## Work item
Excluding any images, copy all of the lines below precisely as written.
Provided material below:
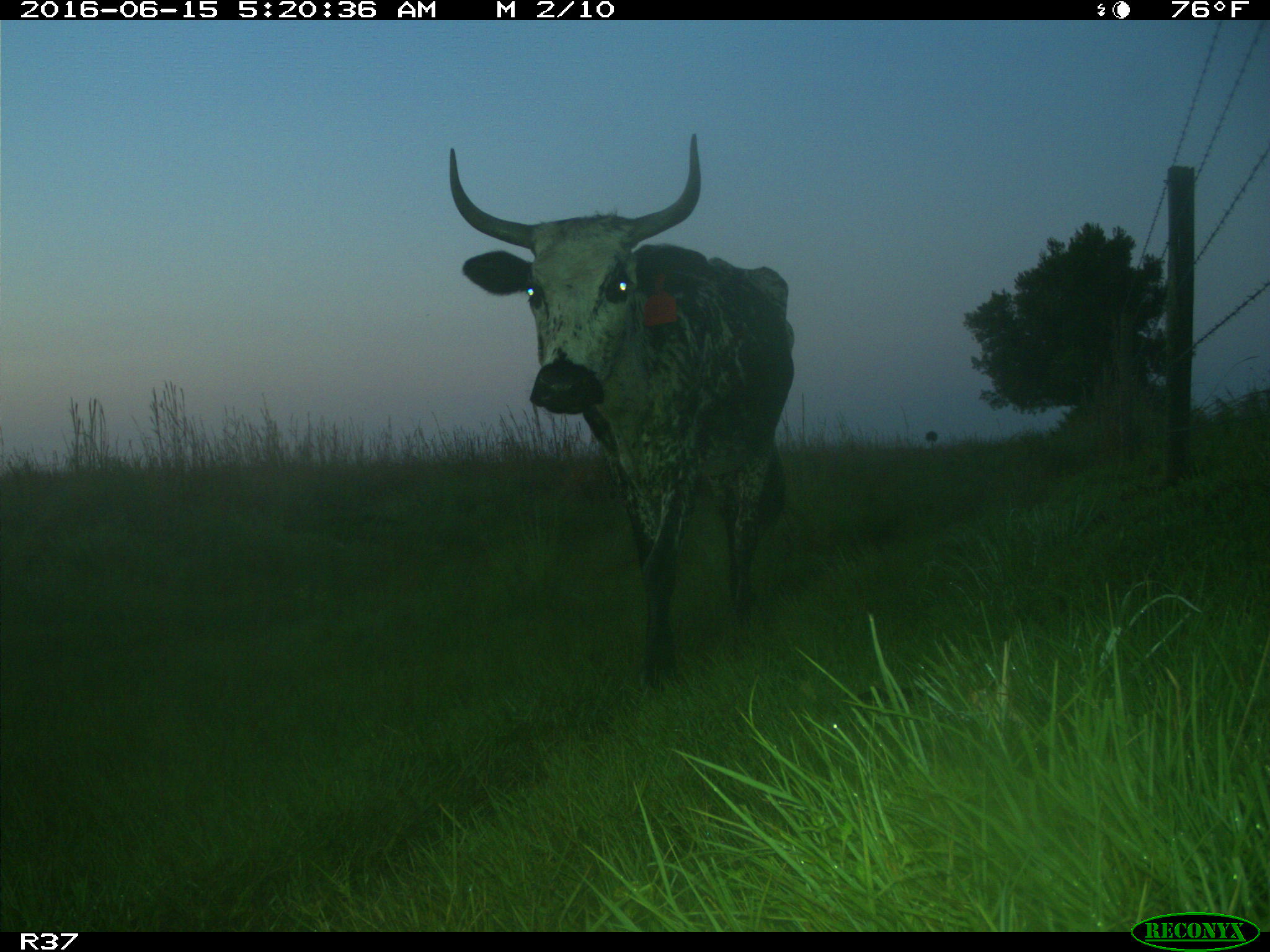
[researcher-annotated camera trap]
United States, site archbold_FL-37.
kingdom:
End of Provided material.
## Reply to the task
[researcher-annotated camera trap]
United States, site archbold_FL-37.
kingdom:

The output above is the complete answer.